━━━ Records to use
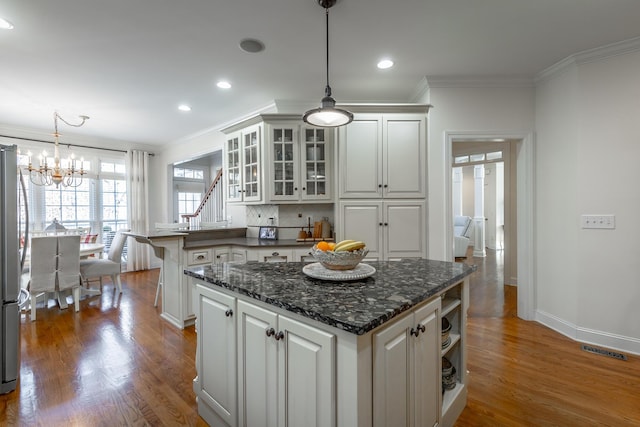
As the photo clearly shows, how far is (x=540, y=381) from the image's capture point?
206cm

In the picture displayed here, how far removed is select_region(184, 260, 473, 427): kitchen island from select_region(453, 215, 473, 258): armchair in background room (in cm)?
529

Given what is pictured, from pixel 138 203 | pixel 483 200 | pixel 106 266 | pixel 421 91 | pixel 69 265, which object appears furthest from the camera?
pixel 483 200

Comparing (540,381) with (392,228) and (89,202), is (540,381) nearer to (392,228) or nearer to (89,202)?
(392,228)

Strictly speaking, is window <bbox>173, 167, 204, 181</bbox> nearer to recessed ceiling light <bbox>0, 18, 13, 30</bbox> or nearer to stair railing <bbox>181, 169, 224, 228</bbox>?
stair railing <bbox>181, 169, 224, 228</bbox>

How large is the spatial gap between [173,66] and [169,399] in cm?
287

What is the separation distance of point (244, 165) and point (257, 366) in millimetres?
2846

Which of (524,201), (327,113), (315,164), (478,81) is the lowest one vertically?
(524,201)

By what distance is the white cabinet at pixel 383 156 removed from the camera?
3.15m

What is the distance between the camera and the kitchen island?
3.20ft

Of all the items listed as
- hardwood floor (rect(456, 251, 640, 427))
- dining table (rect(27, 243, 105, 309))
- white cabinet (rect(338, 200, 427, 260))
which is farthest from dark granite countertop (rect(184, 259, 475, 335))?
dining table (rect(27, 243, 105, 309))

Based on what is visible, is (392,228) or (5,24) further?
(392,228)

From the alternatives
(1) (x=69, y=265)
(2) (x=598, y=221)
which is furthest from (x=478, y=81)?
(1) (x=69, y=265)

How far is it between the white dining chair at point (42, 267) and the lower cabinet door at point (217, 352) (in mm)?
━━━━━━
The problem —
Please convert the lines above into a JSON list of strings, with one string for each line and blank lines left out. Leave the pictures out of the list.

Answer to this task —
[
  "As the photo clearly shows, how far is (x=540, y=381) from the image's capture point?",
  "206cm",
  "In the picture displayed here, how far removed is select_region(184, 260, 473, 427): kitchen island from select_region(453, 215, 473, 258): armchair in background room (in cm)?",
  "529",
  "Given what is pictured, from pixel 138 203 | pixel 483 200 | pixel 106 266 | pixel 421 91 | pixel 69 265, which object appears furthest from the camera?",
  "pixel 483 200",
  "Comparing (540,381) with (392,228) and (89,202), is (540,381) nearer to (392,228) or nearer to (89,202)?",
  "(392,228)",
  "Strictly speaking, is window <bbox>173, 167, 204, 181</bbox> nearer to recessed ceiling light <bbox>0, 18, 13, 30</bbox> or nearer to stair railing <bbox>181, 169, 224, 228</bbox>?",
  "stair railing <bbox>181, 169, 224, 228</bbox>",
  "How large is the spatial gap between [173,66] and [169,399] in cm?",
  "287",
  "What is the separation distance of point (244, 165) and point (257, 366) in millimetres?",
  "2846",
  "Which of (524,201), (327,113), (315,164), (478,81) is the lowest one vertically?",
  "(524,201)",
  "By what distance is the white cabinet at pixel 383 156 removed from the camera?",
  "3.15m",
  "What is the distance between the camera and the kitchen island?",
  "3.20ft",
  "Of all the items listed as",
  "- hardwood floor (rect(456, 251, 640, 427))",
  "- dining table (rect(27, 243, 105, 309))",
  "- white cabinet (rect(338, 200, 427, 260))",
  "which is farthest from dark granite countertop (rect(184, 259, 475, 335))?",
  "dining table (rect(27, 243, 105, 309))",
  "Based on what is visible, is (392,228) or (5,24) further?",
  "(392,228)",
  "From the alternatives",
  "(1) (x=69, y=265)",
  "(2) (x=598, y=221)",
  "which is furthest from (x=478, y=81)?",
  "(1) (x=69, y=265)",
  "How far is it between the white dining chair at point (42, 267) and the lower cabinet door at point (217, 352) (in mm)?"
]